Spotlight on: My Lolita Complex and Other Tales of Sex and Violence
by Max Allan Collins and Matthew V. Clemens


To arrange to have products considered for review, send an email to [email protected].


My Lolita Complex by Max Allan Collins and Matthew V. Clemens Max Allan Collins and Matthew V. Clemens,
My Lolita Complex and Other Tales of Sex and Violence

Matthew V. Clemens has collaborated with Max Allan Collins on the research and plotting of all of the popular series of CSI and CSI: Miami novels written by Collins, in addition to the recent Bones: Buried Deep. In between novels, they have also been slowly building a cache of short stories in various magazines and anthologies. My Lolita Complex and Other Tales of Sex and Violence collects nine of those stories. It is a slim volume, but it really packs a punch.

It is a motley collection, to be sure, with stories based on Buffy the Vampire Slayer and Hellboy, as well as pastiches of such cultural landmarks as James Bond and The Thin Man. Those only familiar with Collins's and Clemens's TV tie-in work will be surprised by the variation present in My Lolita Complex, but not by the authors' adeptness with the characters of others, displayed in five of the nine stories.

Putting the weaker tales at the beginning isn't the greatest idea, but it gets them out of the way. Still, if you skipped over "A Woman's Touch," a mostly pointless Civil War story with an admittedly surprising ending, and "A Pebble for Papa" (the authors' first collaboration), a tedious Prohibition-era mob tale, you wouldn't be missing much.

I don't know how Collins and Clemens managed to write a story faithful to both the Buffy the Vampire Slayer mythos and also to Collins's specialties (1940s private eye with connections to Frank Nitti), but "Stakeout on Rush Street" offers the best of both worlds. Hellboy meets cryptozoology in "I Had Bigfoot's Baby!" which shows the crimson hero investigating the title legend for the Bureau of Paranormal Research and Defense and finding more than he bargained for.

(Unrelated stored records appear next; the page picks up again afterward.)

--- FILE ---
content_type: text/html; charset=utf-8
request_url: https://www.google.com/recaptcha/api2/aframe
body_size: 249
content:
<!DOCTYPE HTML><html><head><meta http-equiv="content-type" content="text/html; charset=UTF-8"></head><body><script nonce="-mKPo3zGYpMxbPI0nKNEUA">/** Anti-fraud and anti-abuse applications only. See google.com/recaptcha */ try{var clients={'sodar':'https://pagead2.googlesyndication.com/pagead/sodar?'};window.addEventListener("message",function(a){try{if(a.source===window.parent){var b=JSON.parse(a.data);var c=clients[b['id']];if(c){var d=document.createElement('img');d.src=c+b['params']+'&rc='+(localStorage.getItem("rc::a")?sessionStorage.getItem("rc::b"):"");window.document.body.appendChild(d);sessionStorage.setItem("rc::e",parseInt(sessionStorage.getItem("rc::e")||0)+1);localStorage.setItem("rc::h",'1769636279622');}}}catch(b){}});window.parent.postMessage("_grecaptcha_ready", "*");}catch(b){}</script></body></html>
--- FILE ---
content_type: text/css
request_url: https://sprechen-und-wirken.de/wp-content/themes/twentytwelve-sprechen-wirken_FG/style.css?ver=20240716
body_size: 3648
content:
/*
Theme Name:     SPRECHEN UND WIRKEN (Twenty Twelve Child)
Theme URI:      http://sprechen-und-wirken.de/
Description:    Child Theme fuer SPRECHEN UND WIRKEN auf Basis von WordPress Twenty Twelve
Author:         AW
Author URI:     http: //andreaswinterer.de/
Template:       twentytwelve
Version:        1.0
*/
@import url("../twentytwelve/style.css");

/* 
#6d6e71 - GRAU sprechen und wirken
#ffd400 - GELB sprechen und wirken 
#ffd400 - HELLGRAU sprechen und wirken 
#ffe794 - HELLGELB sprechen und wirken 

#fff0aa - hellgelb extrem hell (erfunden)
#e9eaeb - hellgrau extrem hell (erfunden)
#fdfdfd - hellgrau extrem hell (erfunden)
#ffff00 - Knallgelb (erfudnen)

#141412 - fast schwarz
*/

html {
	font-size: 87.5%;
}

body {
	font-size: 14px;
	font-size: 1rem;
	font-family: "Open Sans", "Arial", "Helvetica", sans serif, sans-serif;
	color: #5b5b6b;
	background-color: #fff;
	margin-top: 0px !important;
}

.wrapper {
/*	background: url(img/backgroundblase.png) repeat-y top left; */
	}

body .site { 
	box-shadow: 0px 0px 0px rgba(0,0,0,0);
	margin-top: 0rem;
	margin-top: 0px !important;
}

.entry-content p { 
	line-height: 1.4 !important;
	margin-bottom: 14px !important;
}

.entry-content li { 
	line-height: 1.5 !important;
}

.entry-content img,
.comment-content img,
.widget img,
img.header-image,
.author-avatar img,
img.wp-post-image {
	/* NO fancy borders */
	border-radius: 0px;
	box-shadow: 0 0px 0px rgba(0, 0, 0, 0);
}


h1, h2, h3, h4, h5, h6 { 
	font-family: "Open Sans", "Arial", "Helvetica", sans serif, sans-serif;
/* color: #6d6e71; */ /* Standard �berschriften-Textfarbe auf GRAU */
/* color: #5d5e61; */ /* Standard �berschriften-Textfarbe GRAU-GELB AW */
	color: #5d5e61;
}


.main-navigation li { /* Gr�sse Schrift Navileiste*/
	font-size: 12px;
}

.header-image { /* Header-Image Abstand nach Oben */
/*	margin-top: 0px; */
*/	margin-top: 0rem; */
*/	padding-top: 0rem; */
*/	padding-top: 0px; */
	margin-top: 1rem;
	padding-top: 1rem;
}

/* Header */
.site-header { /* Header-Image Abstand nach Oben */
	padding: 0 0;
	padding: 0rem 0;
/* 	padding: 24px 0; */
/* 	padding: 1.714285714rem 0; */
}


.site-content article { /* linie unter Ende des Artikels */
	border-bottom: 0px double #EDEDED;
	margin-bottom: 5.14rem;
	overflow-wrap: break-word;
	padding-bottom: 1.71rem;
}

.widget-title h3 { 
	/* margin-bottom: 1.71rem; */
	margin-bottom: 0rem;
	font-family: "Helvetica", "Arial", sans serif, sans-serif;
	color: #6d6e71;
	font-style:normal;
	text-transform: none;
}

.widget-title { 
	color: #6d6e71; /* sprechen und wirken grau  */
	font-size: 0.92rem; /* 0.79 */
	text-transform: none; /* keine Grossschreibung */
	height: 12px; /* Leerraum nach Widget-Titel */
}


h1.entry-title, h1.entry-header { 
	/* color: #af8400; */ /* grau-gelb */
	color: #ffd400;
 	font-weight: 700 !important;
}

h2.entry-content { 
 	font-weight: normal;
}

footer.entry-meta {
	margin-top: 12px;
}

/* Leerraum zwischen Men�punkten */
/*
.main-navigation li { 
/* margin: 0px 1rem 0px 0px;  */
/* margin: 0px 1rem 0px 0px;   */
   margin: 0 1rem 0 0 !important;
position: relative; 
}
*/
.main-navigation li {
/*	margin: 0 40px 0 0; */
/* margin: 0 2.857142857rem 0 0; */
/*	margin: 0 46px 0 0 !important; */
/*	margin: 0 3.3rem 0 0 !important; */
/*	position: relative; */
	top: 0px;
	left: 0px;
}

In "Sand on the Beach" and "Lie Beside Me," Collins and Clemens bring forth international superspy John Sand, "inspiration" for James Bond, and show that even a retired and newly married intelligence agent has made too many enemies to expect peaceful marital bliss, even when that marital bliss is as healthy (and happens as often) as occurs in these stories. There is a lot of humor especially in "Lie Beside Me," as Sand discovers that, even in marriage, sexual shenanigans can be dangerous.

In "East Side, West Side," Collins and Clemens bring their own touch to Nick and Nora Charles from The Thin Man (here Mickey and Maryanne Ashford, though Mickey still looks like "a taller, unmustached William Powell"), as they solve their first mystery as a couple. The inclusion of celebrity cameos harkens to Collins's Nathan Heller series, but the lighter tone reminds me more of Stuart Kaminsky's Toby Peters mysteries.

All three of the previously mentioned stories were originally the first chapters of novels for a publisher that wanted to produce sexy books for and about married couples, and Collins and Clemens add a lot of spice to these relationships. Another story that was originally the first chapter of a novel (the inaugural CSI release, Double Dealer) was "Graveyard Shift," which has been rewritten with a more shockingly unexpected finale that suits the theme of My Lolita Complex perfectly.

So, it is too bad the title story, "My Lolita Complex," is a bit of a disappointment. It is lurid in all the right ways, despite the predictable outcome, but the details of Clemens's life used as atmospheric details were distracting. Had I not known that another story held this title, I would have thought this was Collins's and Clemens's first collaboration. It is not a bad little tale; it simply lacks the originality necessary to take it to another level and end the collection with a "wow finish."

All in all, My Lolita Complex is an entertaining volume of sexy and violent stories. Editor Tina Jens could have reordered the stories to better effect, however that would only have covered over the existent flaws until they became apparent in the reading. Fans of Max Allan Collins's novels, though, should enjoy this other side of his fictional output (of which novel readers are likely to be unaware, as I was), and be grateful that Twilight Tales has brought them together in a form that properly showcases them.